TASK DESCRIPTION
Pictures excluded, retype the lines from the one containing "What distance separates point" through the last line of the data below, both included.

##### RECORDS TO USE #####

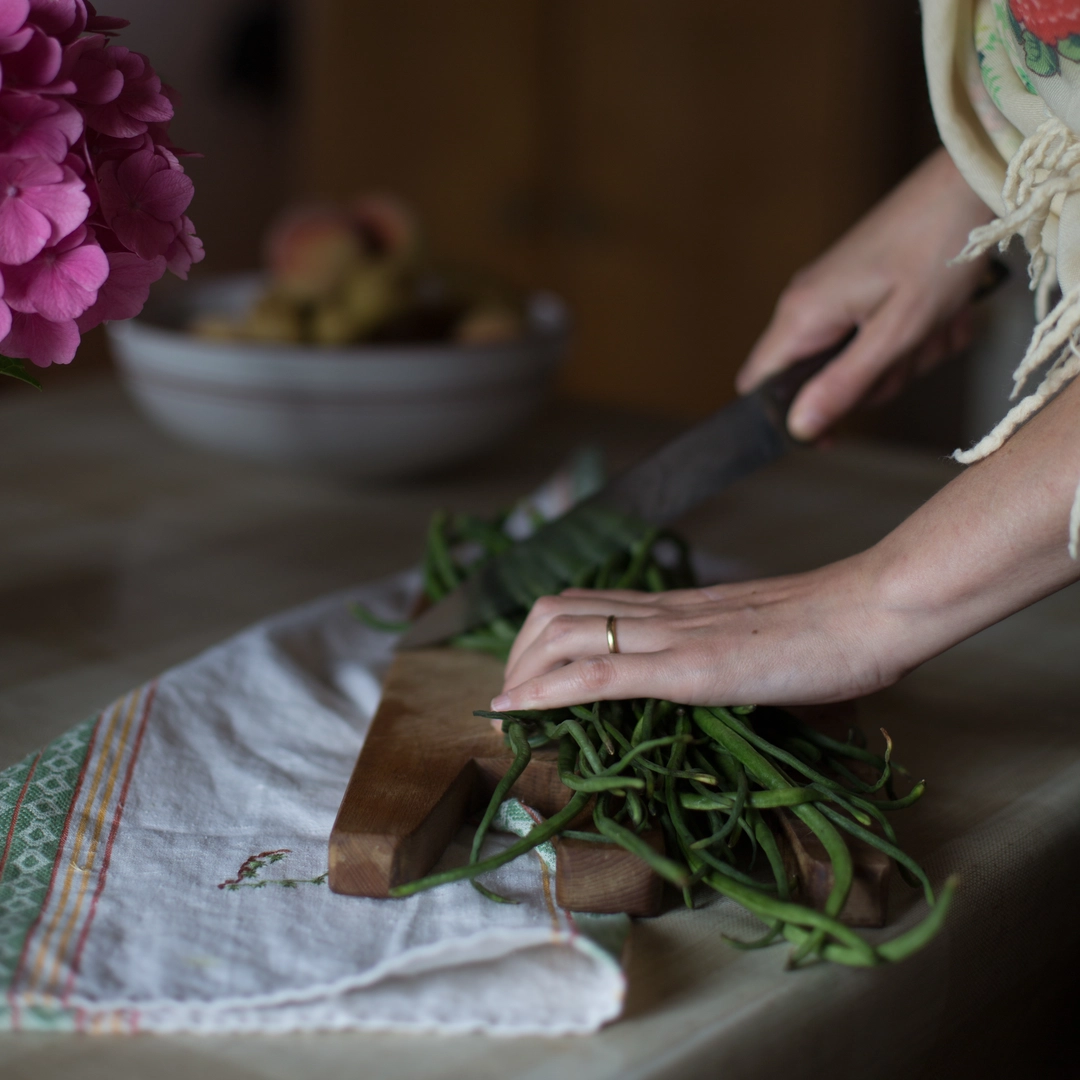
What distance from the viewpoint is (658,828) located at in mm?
718

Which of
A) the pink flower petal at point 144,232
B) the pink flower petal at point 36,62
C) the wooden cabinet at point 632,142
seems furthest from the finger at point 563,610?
the wooden cabinet at point 632,142

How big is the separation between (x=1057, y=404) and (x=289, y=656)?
623mm

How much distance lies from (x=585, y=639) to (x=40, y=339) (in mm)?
387

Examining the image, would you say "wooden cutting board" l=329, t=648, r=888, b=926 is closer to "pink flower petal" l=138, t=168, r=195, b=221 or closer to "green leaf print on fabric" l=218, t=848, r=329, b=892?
"green leaf print on fabric" l=218, t=848, r=329, b=892

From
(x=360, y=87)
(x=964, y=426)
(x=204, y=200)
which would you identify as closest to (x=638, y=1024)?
(x=964, y=426)

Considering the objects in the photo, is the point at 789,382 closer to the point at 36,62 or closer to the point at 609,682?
the point at 609,682

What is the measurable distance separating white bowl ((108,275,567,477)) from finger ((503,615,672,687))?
0.64 m

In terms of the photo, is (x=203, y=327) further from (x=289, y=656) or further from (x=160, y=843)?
(x=160, y=843)

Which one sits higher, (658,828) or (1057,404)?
(1057,404)

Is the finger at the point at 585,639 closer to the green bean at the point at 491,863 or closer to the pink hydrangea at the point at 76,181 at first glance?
the green bean at the point at 491,863

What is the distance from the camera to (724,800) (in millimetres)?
722

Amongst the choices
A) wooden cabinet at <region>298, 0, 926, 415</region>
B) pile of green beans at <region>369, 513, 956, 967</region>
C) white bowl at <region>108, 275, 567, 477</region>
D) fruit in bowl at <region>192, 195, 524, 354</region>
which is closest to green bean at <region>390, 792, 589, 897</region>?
pile of green beans at <region>369, 513, 956, 967</region>

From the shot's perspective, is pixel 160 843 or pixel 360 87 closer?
pixel 160 843

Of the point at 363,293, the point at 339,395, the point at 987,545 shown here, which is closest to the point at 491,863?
the point at 987,545
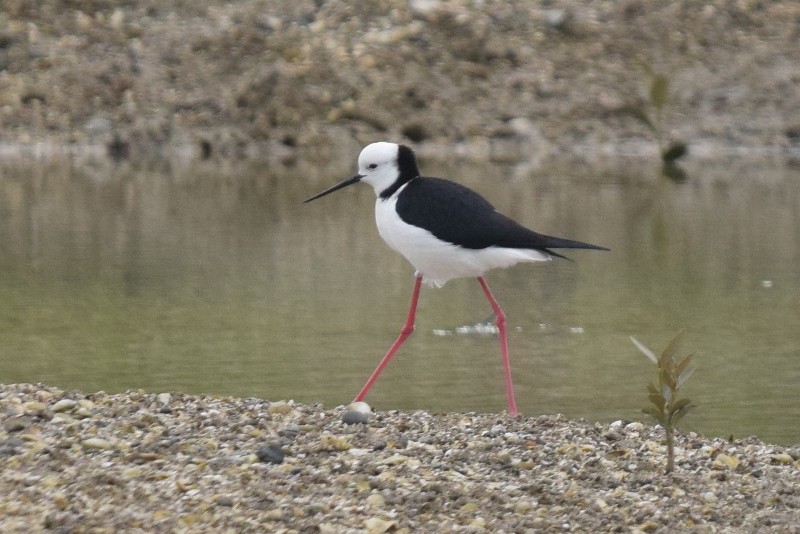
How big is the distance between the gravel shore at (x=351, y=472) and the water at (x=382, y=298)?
919 mm

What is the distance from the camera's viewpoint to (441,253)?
6.73m

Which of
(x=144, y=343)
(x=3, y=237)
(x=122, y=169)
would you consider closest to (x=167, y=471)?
(x=144, y=343)

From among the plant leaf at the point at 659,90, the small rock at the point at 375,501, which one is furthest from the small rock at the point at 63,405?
the plant leaf at the point at 659,90

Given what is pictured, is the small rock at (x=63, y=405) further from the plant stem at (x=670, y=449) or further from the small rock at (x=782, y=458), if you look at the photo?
the small rock at (x=782, y=458)

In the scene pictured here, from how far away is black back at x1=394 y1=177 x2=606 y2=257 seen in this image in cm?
666

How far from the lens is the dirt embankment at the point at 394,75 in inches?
816

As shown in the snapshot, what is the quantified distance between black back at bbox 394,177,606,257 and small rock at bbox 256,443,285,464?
144 centimetres

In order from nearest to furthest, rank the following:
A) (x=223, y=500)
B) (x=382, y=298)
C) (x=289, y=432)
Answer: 1. (x=223, y=500)
2. (x=289, y=432)
3. (x=382, y=298)

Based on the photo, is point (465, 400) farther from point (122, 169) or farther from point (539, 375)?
point (122, 169)

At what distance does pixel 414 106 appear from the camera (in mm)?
20906

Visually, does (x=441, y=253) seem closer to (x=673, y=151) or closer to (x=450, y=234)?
(x=450, y=234)

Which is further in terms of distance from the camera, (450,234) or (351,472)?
(450,234)

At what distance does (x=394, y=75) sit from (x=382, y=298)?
10889 mm

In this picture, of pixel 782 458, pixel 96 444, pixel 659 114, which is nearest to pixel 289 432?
pixel 96 444
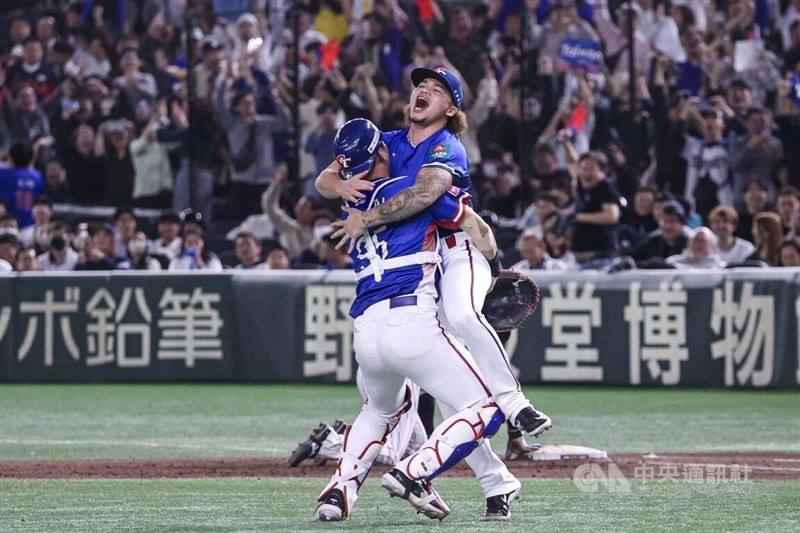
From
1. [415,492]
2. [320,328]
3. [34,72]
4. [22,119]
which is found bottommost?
[320,328]

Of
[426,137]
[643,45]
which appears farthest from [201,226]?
[426,137]

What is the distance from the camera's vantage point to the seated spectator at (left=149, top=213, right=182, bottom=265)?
16625 millimetres

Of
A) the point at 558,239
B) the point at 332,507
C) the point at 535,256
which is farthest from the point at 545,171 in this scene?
the point at 332,507

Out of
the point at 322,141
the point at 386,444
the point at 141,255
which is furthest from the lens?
the point at 322,141

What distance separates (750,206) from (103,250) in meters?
6.81

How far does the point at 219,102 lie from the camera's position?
681 inches

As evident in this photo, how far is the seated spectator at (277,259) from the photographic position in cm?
1627

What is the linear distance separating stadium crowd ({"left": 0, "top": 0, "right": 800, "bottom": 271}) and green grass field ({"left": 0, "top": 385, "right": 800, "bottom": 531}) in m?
1.62

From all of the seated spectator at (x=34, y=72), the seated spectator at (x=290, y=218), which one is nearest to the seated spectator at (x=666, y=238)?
the seated spectator at (x=290, y=218)

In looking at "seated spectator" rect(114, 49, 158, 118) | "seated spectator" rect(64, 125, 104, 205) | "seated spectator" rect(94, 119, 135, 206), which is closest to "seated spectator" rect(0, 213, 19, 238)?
"seated spectator" rect(64, 125, 104, 205)

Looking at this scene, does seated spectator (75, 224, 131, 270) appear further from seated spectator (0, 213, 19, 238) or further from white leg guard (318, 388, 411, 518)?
white leg guard (318, 388, 411, 518)

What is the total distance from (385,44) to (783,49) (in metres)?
4.49

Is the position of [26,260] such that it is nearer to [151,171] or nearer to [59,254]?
[59,254]

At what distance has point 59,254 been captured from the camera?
55.4 ft
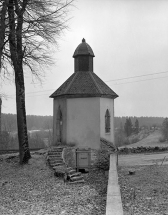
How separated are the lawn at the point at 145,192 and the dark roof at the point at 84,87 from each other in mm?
6381

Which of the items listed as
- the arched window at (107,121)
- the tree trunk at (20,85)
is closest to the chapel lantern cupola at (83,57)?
the arched window at (107,121)

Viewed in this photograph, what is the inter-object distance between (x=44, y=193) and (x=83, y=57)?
12.6 m

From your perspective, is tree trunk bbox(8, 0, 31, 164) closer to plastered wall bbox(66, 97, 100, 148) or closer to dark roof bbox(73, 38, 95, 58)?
plastered wall bbox(66, 97, 100, 148)

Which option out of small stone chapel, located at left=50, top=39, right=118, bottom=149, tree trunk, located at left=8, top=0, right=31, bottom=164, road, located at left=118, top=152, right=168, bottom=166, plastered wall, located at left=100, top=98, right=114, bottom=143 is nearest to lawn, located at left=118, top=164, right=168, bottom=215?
road, located at left=118, top=152, right=168, bottom=166

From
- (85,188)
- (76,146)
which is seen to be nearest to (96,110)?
(76,146)

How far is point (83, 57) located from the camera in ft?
66.1

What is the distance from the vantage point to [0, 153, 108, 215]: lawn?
751 cm

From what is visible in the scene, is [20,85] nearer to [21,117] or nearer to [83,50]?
[21,117]

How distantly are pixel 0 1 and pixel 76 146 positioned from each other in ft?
32.0

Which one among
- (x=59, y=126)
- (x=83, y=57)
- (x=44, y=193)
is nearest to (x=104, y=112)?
(x=59, y=126)

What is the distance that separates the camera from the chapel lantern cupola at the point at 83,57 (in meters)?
20.0

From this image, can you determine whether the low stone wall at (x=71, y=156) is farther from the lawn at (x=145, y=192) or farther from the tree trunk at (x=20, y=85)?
the lawn at (x=145, y=192)

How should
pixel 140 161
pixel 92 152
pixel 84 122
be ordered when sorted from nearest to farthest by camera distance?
pixel 92 152 < pixel 84 122 < pixel 140 161

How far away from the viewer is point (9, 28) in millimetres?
13719
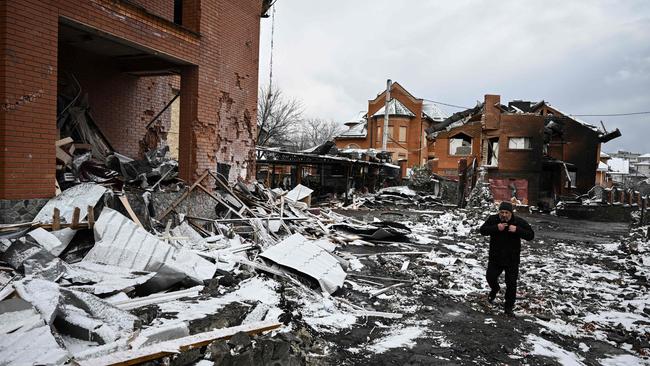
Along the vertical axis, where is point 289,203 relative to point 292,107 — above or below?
below

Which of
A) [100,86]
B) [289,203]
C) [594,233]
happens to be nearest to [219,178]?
[289,203]

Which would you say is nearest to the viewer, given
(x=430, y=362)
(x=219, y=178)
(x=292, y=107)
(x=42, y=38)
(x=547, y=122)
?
(x=430, y=362)

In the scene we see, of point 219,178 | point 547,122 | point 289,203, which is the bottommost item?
point 289,203

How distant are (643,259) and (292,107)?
116ft

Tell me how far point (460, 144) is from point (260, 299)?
32177mm

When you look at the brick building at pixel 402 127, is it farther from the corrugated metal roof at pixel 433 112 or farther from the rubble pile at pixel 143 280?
the rubble pile at pixel 143 280

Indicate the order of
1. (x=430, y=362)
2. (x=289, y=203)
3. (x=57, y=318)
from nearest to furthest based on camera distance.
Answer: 1. (x=57, y=318)
2. (x=430, y=362)
3. (x=289, y=203)

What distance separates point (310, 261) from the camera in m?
6.96

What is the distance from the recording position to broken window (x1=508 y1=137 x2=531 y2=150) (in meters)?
28.9

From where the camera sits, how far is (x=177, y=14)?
41.2ft

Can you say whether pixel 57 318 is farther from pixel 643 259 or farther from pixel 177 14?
pixel 643 259

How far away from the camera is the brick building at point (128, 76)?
5801 millimetres

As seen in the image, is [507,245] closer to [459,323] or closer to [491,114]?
[459,323]

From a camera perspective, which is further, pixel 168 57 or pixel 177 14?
pixel 177 14
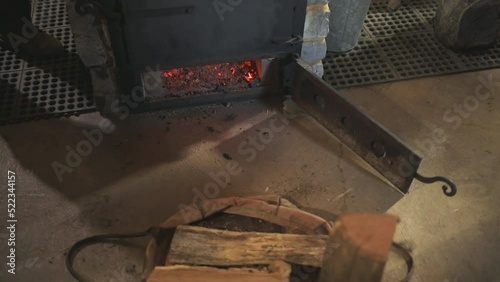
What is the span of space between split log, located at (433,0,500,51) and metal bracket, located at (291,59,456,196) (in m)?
1.17

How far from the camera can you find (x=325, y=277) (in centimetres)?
139

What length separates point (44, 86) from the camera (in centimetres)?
286

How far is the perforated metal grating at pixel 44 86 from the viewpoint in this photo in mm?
2709

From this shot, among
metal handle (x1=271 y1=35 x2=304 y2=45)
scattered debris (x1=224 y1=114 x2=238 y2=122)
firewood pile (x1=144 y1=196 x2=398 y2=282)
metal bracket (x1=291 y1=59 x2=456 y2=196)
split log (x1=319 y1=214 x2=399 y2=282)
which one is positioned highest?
split log (x1=319 y1=214 x2=399 y2=282)

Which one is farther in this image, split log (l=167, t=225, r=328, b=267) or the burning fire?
the burning fire

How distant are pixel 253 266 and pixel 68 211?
962 mm

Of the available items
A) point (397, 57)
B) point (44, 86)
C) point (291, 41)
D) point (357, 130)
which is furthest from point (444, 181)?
point (44, 86)

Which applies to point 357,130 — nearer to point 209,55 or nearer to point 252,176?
point 252,176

#####

ANSWER TO THE PROBLEM
What distance separates point (310, 261) from the camera in m?
6.96

What is the distance from the recording position to broken window (x1=508 y1=137 x2=531 y2=150) (in meters)?
28.9

From where the camera sits, how far is (x=177, y=14)?
41.2ft

Can you say whether pixel 57 318 is farther from pixel 643 259 or farther from pixel 177 14?
pixel 643 259

How far away from the camera is the brick building at point (128, 76)?
5801 millimetres

As seen in the image, is [507,245] closer to [459,323] or closer to [491,114]?
[459,323]

From a camera perspective, which is further, pixel 168 57 or pixel 177 14?
pixel 177 14
What is the span of space between split log, located at (433,0,500,51) and metal bracket, located at (291,59,456,196) (in m)?
1.17

How far from the camera can you find (x=325, y=277) (in centimetres)?
139

What length separates point (44, 86) from the camera (in centimetres)?
286

How far is the perforated metal grating at pixel 44 86 from the viewpoint in this photo in mm?
2709

From this shot, among
metal handle (x1=271 y1=35 x2=304 y2=45)
scattered debris (x1=224 y1=114 x2=238 y2=122)
firewood pile (x1=144 y1=196 x2=398 y2=282)
metal bracket (x1=291 y1=59 x2=456 y2=196)
split log (x1=319 y1=214 x2=399 y2=282)
which one is positioned highest?
split log (x1=319 y1=214 x2=399 y2=282)

Which one is farther in this image, split log (l=167, t=225, r=328, b=267) or the burning fire?
the burning fire

How distant are pixel 253 266 and pixel 68 211?
962 mm

Of the available items
A) point (397, 57)
B) point (44, 86)
C) point (291, 41)
D) point (357, 130)
which is furthest from point (444, 181)?
point (44, 86)

Which applies to point 357,130 — nearer to point 209,55 or nearer to point 252,176?
point 252,176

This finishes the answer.